Key issues for the hospitality industry in the Chancellor’s first Autumn Budget included changes to Business Rates, a review of Tourism VAT, potential taxes on single use plastics, and a freeze in alcohol duty. For all questions, please contact Vernon Hunte, Government Affairs Director, email@example.com.
Due to increasing pressure from business, the Chancellor has announced that business rates will move from RPI to CPI in April 2018, two years earlier than planned. This is a small victory for the BHA who have long been calling for such a move. Nevertheless, there is still a long way to go in addressing the shortcomings of business rates in their current form, with Ufi Ibrahim labelling the Chancellor’s announcement today as ‘no comfort’ for hospitality businesses.
The Chancellor is also looking to legislate retrospectively to address the so-called “staircase tax” where buildings have been re-assessed on an individual floor by floor basis even if in one occupation. Affected businesses will be able to ask the Valuation Office Agency (VOA) to recalculate valuations so that bills are based on previous practice backdated to April 2010 – including those who lost Small Business Rate Relief as a result of the court judgement. To stay up to date with changes in your business rates bill, try RatesCheck.
Review into Tourism VAT into Northern Ireland
In a major victory for the BHA, the Chancellor announced that the Treasury is pressing ahead with plans to review Tourism VAT in Northern Ireland, as previously announced as part of the confidence and supply agreement between the government and DUP following the general election. The BHA and the Campaign for Cut Tourism VAT will be leading the contributions from industry into the benefits of a reduction. We will also be redoubling our efforts into pushing for a reduction in Tourism VAT for all parts of the UK.
Single use plastics
Plans were announced to review the potential benefit of a charge for the use of single use plastics on the reduction of waste. There was little detail surrounding the specifics of any such levy and a call for evidence and consultation period can be expected before any concrete legislation is brought in. The BHA welcomes the implementation of any such tax but would seek assurances that costs would not simply be lumbered upon hospitality businesses.

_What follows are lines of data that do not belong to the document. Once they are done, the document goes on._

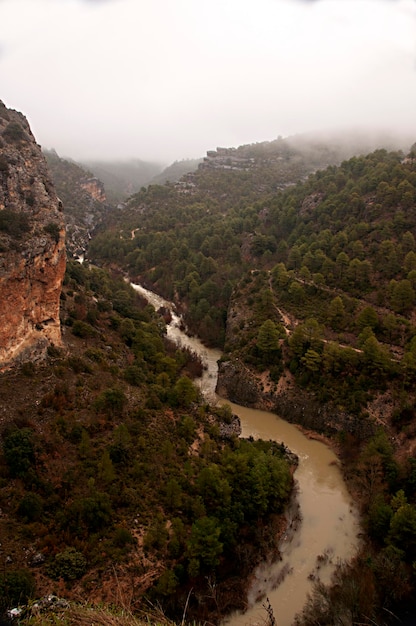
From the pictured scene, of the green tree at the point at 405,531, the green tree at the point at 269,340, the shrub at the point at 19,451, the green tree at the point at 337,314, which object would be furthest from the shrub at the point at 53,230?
the green tree at the point at 405,531

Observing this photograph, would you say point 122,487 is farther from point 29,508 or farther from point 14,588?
point 14,588

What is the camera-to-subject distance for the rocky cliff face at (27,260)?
31125mm

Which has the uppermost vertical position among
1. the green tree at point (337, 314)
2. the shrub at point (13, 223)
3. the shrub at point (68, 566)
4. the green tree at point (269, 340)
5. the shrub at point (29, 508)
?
the shrub at point (13, 223)

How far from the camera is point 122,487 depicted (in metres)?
28.1

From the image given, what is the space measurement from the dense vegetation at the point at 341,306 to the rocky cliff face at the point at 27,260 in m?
26.4

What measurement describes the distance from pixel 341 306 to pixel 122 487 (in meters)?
35.4

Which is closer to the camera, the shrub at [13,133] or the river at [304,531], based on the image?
the river at [304,531]

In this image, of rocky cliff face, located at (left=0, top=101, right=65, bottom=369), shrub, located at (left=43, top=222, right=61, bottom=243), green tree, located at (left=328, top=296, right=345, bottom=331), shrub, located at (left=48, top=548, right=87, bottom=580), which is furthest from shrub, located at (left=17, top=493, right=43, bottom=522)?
green tree, located at (left=328, top=296, right=345, bottom=331)

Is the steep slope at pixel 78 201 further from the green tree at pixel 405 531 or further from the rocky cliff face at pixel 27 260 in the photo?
the green tree at pixel 405 531

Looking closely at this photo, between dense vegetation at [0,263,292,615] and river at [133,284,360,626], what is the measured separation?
1348 millimetres

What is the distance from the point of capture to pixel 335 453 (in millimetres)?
41500

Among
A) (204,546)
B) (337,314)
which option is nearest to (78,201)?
(337,314)

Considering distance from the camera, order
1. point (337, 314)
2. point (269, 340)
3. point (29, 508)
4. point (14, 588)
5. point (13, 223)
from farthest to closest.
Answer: point (337, 314)
point (269, 340)
point (13, 223)
point (29, 508)
point (14, 588)

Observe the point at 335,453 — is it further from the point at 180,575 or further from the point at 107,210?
the point at 107,210
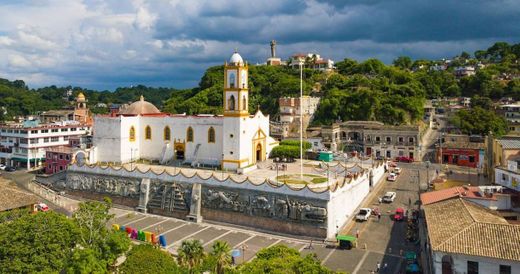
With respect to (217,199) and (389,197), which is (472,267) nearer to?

The Chancellor unveiled an additional £20 million for the upcoming introduction of T-levels. Whilst it is encouraging to see the Treasury putting resources into these new qualifications, the BHA would still like to see the introduction of a T-level in hospitality brought forward from 2022 so that, as we leave the European Union, we can bring through a new generation of British hospitality workers to make up for any shortfall in European labour.